Stated problem:
In the forum post about hedgehog bedding, write out the passage from "Thanks *Puffers315* for" to "Thanks a lot!" again, changing "fleece bedding" to "fleece liners".

------ Supplied text ------

Thanks *Puffers315* for your reply! That's the breeder told us to buy Pine shavings for him, how come he would tell me to use pine shavings? My husband searched on wiki and found that it's suggested to use aspen too, we both have no idea why the breeder told us to use pine shavings. What should I do with that bag of shavings now? :lol: :lol: I will go buy some fleece bedding for him tomorrow. How long I should change her fleece bedding? As he is not toilet trained yet. Thanks a lot!



Puffers315 said:


> Like everyone else said, it takes weeks and even months for a hedgehog to warm up to you, just keep up what you've been doing and over time you'll notice little changes. Also at 8 weeks he is probably going into a quilling stage which can make them very grumpy. The one thing I noticed is you mentioned pine bedding, would recommend you change that to aspen or fleece liners. Pine can cause health issues with hedgehogs, I believe mainly due to the oils that can be found in the pine (would have to look it up again). Aspen is really the only choice for wood shaving bedding, fleece is widely used by many owners around here, just because its soft on their feet and avoids the health risks that can associated with wood bedding.

------ Dataset extract ------

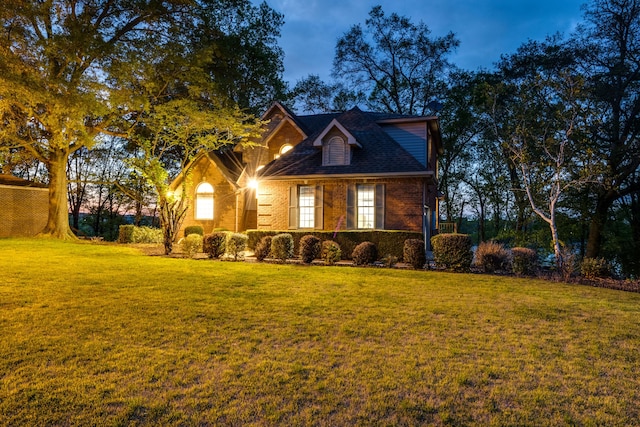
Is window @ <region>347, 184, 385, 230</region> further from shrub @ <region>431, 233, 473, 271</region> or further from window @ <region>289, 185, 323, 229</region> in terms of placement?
shrub @ <region>431, 233, 473, 271</region>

------

Final result:
Thanks *Puffers315* for your reply! That's the breeder told us to buy Pine shavings for him, how come he would tell me to use pine shavings? My husband searched on wiki and found that it's suggested to use aspen too, we both have no idea why the breeder told us to use pine shavings. What should I do with that bag of shavings now? :lol: :lol: I will go buy some fleece liners for him tomorrow. How long I should change her fleece liners? As he is not toilet trained yet. Thanks a lot!